TEXTO MOSTRADO →
OTRA FORMA DE SER, OTRA FORMA DE GOBERNAR
El «hermoso candidato» liberal —como lo retrataba la prensa— que había entrado en liza contrastaba nítidamente con el frío conservador Stephen Harper. Un contraste similar al que el PSOE de José Luis Rodríguez Zapatero ofrecía respecto al PP de José María Aznar en 2003: «Otra forma de ser, otra forma de gobernar». De lo agrio de aquel Aznar del «trío de las Azores», de la guerra de Irak, del naufragado buque Prestige
y sus «hilitos de plastilina«, a un candidato a una sonrisa pegado, reivindicando su talante y un cambio en positivo, aspirando a captar apoyos —sobre todo de los jóvenes— vía optimismo en una nueva etapa que dejara atrás una fase de gobierno retratada como oscura. Merecemos una España mejor
, proponía el eslogan de campaña de Zapatero en 2004. En positivo. Con una amplia y atractiva sonrisa. La comunidad internacional lo recibió como «el nuevo Tony Blair», comparación que el mismo premier
británico le espetaría en una cumbre bilateral. En definitiva, un estilo Trudeau, el hombre de la sonrisa de anuncio de dentífrico.
El atractivo no lo puede todo, pero a veces lo parece. La apariencia es clave. Porque la comunicación política tiene muy claro desde hace tiempo que trabaja más con percepciones que con realidades. ¿Cómo convencer a la ciudadanía de que está a salvo
cuando la gente siente que está en peligro? Difícil. Más, en un contexto donde el sentimiento se impone a nivel individual y colectivo. En consecuencia, es más fácil trabajar, construir y combatir percepciones, que no realidades. Como en política, pasa en muchos otros campos. Ha pasado siempre, y hay quienes lo han sabido. Como muestra, el siguiente botón, un diálogo de la película The King
(2019) basada en la mítica obra Enrique V
, de William Shakespeare. Un momento de la conversación entre el rey, interpretado por el actor Timothée Chalamet, y su consejero Sir William Gascoigne, interpretado por Sean Harris:
—Deseáis ser el rey del pueblo. No obstante, a tal fin, no podéis vivir de espaldas al sentir del pueblo.
—¿Y cuál es su sentir?
—Que Francia se mofa de nosotros.
—¿Compartes esa apreciación?
—Ese sentir es una fantasía. Pero no por ello lo creen menos cierto.

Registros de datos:
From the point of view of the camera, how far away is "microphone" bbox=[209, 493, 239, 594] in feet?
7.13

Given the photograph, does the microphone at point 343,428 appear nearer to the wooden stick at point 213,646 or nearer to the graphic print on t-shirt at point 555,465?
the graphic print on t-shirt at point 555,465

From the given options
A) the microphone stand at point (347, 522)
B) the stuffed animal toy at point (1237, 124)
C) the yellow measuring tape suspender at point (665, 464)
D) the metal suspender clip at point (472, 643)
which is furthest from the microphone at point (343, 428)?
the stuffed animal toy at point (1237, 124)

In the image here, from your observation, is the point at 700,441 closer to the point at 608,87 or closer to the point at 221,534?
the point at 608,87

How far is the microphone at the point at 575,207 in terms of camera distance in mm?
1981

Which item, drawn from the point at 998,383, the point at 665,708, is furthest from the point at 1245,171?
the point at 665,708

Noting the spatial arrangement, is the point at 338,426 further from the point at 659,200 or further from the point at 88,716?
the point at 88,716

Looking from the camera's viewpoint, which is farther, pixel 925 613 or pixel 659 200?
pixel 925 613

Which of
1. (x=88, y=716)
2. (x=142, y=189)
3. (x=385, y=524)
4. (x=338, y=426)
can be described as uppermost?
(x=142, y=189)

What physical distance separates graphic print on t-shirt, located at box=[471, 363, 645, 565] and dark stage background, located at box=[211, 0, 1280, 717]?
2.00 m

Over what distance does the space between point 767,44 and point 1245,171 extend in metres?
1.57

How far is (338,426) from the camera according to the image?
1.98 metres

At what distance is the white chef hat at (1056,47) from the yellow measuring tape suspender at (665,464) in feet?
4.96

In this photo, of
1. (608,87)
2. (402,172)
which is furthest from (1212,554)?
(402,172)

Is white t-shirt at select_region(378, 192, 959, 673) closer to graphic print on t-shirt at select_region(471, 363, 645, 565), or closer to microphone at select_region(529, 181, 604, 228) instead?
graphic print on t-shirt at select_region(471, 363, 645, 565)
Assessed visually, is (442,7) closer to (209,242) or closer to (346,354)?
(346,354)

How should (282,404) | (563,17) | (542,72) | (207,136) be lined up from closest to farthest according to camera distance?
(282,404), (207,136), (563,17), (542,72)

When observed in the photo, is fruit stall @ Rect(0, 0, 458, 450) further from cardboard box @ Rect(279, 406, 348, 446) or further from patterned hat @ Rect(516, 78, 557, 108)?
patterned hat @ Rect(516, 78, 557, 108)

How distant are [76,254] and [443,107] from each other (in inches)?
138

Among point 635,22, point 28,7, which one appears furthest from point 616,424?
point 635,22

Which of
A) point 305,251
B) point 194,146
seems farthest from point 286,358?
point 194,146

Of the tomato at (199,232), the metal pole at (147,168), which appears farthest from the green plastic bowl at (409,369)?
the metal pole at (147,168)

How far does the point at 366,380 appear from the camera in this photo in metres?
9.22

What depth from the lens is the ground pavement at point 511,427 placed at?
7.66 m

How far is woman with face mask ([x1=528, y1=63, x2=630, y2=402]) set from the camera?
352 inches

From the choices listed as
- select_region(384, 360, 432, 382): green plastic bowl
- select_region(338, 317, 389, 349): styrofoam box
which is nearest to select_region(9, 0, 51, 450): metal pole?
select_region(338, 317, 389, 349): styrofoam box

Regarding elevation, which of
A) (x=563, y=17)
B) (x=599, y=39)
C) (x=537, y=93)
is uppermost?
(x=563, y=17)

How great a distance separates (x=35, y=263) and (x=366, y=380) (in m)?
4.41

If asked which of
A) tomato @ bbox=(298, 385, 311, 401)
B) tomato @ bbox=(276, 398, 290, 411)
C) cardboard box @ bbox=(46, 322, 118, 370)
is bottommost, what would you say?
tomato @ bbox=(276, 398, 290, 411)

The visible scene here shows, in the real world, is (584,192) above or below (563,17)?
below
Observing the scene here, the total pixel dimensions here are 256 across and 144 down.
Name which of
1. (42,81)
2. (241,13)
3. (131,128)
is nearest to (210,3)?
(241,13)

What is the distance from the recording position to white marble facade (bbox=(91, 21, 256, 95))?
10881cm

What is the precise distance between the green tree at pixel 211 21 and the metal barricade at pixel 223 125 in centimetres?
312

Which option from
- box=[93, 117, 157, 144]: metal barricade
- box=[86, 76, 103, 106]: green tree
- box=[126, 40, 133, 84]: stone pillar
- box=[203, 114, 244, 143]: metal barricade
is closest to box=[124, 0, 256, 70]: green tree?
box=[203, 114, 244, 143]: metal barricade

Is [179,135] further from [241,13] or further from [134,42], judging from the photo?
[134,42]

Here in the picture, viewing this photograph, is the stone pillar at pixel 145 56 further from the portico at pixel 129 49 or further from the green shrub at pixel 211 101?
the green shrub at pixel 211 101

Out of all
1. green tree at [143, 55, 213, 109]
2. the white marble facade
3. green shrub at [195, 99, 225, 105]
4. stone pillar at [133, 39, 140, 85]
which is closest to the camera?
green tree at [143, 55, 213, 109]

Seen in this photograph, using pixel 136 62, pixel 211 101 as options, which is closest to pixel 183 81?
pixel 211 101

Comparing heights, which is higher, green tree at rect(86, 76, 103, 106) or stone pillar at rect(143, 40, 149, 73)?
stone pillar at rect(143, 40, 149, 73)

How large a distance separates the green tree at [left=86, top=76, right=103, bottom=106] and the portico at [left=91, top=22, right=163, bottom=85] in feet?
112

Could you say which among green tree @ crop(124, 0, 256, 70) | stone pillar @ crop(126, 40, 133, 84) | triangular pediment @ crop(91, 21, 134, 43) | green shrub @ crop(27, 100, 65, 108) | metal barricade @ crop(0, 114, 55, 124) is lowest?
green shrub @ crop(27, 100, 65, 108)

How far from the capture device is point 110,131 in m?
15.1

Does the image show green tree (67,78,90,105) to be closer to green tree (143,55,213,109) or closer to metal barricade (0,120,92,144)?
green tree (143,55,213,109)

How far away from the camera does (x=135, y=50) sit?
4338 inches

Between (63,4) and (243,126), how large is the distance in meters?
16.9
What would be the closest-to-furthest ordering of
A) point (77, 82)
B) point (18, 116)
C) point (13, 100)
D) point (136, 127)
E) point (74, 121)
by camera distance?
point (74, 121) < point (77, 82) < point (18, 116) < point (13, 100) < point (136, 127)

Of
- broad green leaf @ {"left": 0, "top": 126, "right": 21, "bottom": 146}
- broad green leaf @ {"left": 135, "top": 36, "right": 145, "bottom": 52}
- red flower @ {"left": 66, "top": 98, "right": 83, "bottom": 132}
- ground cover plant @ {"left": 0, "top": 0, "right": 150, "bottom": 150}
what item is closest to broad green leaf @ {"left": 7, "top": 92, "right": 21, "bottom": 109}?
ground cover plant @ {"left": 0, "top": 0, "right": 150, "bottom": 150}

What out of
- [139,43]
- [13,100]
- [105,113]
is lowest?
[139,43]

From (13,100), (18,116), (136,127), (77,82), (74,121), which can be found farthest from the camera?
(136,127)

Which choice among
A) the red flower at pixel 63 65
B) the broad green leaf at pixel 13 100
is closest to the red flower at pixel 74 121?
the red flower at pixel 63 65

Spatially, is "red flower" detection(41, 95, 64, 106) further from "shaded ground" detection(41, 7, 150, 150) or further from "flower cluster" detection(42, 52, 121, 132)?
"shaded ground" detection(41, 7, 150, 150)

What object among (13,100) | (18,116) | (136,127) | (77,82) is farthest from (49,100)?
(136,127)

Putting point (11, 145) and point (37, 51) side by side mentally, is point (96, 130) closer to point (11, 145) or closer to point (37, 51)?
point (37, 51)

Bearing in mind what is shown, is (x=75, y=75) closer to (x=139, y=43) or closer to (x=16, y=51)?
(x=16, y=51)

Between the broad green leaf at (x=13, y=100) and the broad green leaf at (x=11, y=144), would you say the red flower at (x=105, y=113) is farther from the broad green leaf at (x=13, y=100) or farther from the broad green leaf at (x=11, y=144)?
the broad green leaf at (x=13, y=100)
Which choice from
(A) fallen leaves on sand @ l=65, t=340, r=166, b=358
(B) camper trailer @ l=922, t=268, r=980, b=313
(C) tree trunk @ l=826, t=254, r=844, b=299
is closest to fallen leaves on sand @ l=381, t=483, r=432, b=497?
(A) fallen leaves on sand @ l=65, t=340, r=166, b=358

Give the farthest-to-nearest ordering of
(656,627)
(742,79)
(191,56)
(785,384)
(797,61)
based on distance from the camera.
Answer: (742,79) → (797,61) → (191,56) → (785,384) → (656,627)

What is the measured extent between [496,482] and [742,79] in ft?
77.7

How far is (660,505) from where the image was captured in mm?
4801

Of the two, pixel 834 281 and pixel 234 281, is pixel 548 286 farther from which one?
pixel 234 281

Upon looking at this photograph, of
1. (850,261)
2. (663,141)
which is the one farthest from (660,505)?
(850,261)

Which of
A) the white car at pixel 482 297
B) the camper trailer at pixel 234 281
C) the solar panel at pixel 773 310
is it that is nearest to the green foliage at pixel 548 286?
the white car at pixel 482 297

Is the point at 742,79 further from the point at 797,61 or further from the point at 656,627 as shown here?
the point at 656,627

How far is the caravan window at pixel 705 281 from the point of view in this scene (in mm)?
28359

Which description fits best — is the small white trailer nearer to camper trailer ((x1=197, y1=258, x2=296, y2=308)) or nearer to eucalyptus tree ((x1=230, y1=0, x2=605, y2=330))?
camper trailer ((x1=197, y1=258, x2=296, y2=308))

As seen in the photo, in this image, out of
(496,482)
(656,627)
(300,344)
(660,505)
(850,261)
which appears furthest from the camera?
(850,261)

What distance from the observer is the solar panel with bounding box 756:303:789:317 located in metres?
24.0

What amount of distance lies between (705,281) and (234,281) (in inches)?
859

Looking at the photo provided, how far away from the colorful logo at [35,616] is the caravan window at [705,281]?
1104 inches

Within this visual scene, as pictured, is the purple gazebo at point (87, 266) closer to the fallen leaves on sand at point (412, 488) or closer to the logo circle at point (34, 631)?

TAREA BREVE →
En el texto sobre comunicación política, ¿cómo recibió la comunidad internacional a Zapatero?

RESPUESTA →
Lo recibió como «el nuevo Tony Blair».